Manovre salvavita. A Verona convegno Cri-Italian Resuscitation Council

Manovre salvavita. A Verona convegno Cri-Italian Resuscitation Council

Manovre salvavita. A Verona convegno Cri-Italian Resuscitation Council
L’evento sarà un’occasione per riflettere sulla necessità di diffondere la cultura delle manovre salvavita ma anche per aggiornarsi sulle nuove proposte legislative, la salvaguardia del soccorritore, la funzionalità del sistema emergenza, la storia della scienza della rianimazione, il presente e il futuro del settore.

Saper compiere una manovra di disostruzione delle vie aree nei bambini o negli adulti o una manovra di primo intervento in caso di arresto cardiaco è fondamentale per salvare vite. Di questo si parlerà nel corso del congresso in programma l’11 e 12 ottobre a Verona con gli esperti della Croce Rossa Italiana e dell’Italian Resuscitation Council. “Essere efficaci nella formazione per salvare vite”, questo il titolo del Convegno che sarà inaugurato dal Consigliere Nazionale CRI, Massimo Nisi e dal Presidente IRC, Andrea Scapigliati.

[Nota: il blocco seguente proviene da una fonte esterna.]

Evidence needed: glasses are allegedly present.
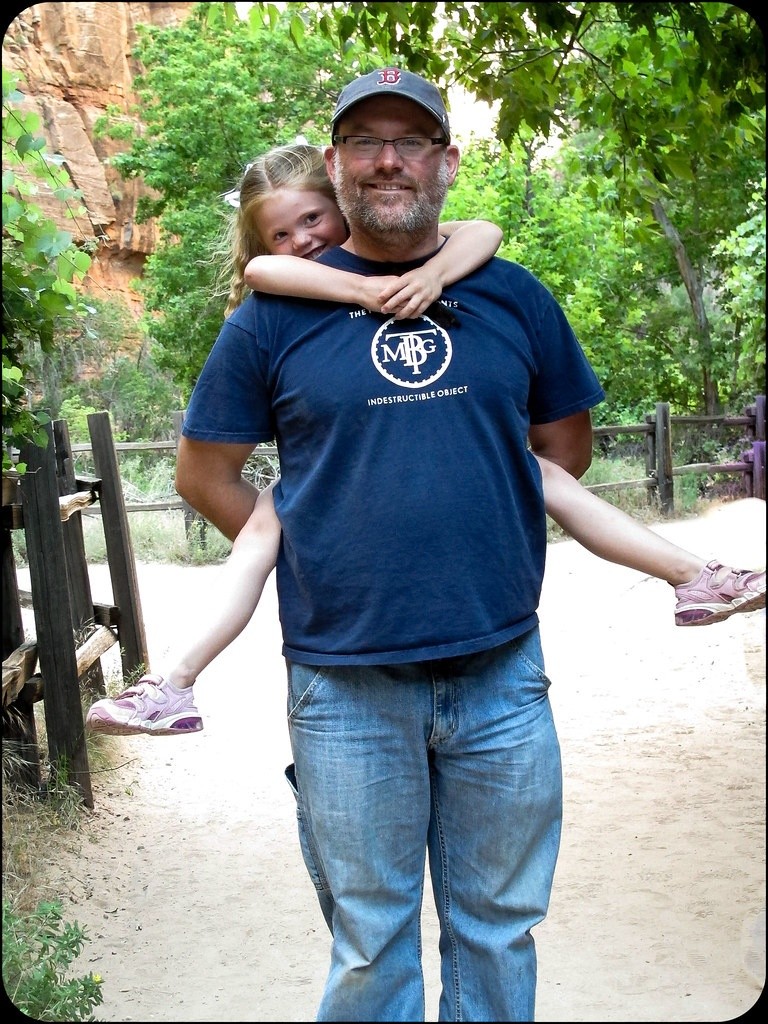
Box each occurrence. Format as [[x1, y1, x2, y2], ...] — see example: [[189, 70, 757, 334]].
[[334, 134, 449, 162]]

Nella “due giorni” l’evento sarà arricchito dalla partecipazione degli esperti del settore, di rilevanza nazionale e internazionale, e saranno affrontate diverse tematiche, quali le nuove proposte legislative, la salvaguardia del soccorritore, la funzionalità del sistema emergenza, la storia della scienza della rianimazione, il presente e il futuro del settore.

“Invitiamo tutti, a partire da tutti i Volontari, a partecipare a questo convegno di aggiornamento degli istruttori e formatori che contribuiscono, ogni giorno, alla diffusione della cultura delle Manovre Salvavita”, è’ l’invito che viene da Jacopo Pagani, Delegato Tecnico Nazionale Obiettivo Salute CRI. 

“L'iniziativa quest'anno è arricchita da un nutrito gruppo di autorevoli esperti e realizzata, per la prima volta, in collaborazione con l’Italian Resuscitation Council, una delle più prestigiose società scientifiche Italiane che riunisce i maggiori esperti nell'ambito della rianimazione cardiopolmonare. Riteniamo che la sinergia tra questa illustre comunità scientifica e la Croce Rossa Italiana, che vanta una forza formativa di otre 160 mila volontari e più di 5000 istruttori presenti nelle 1445 sedi nazionali, possa essere funzionale a diffondere in maniera incisiva e capillare la cultura della Rianimazione Cardiopolmonare e che, conseguentemente, possa contribuire a salvare più vite”, conclude Pagani.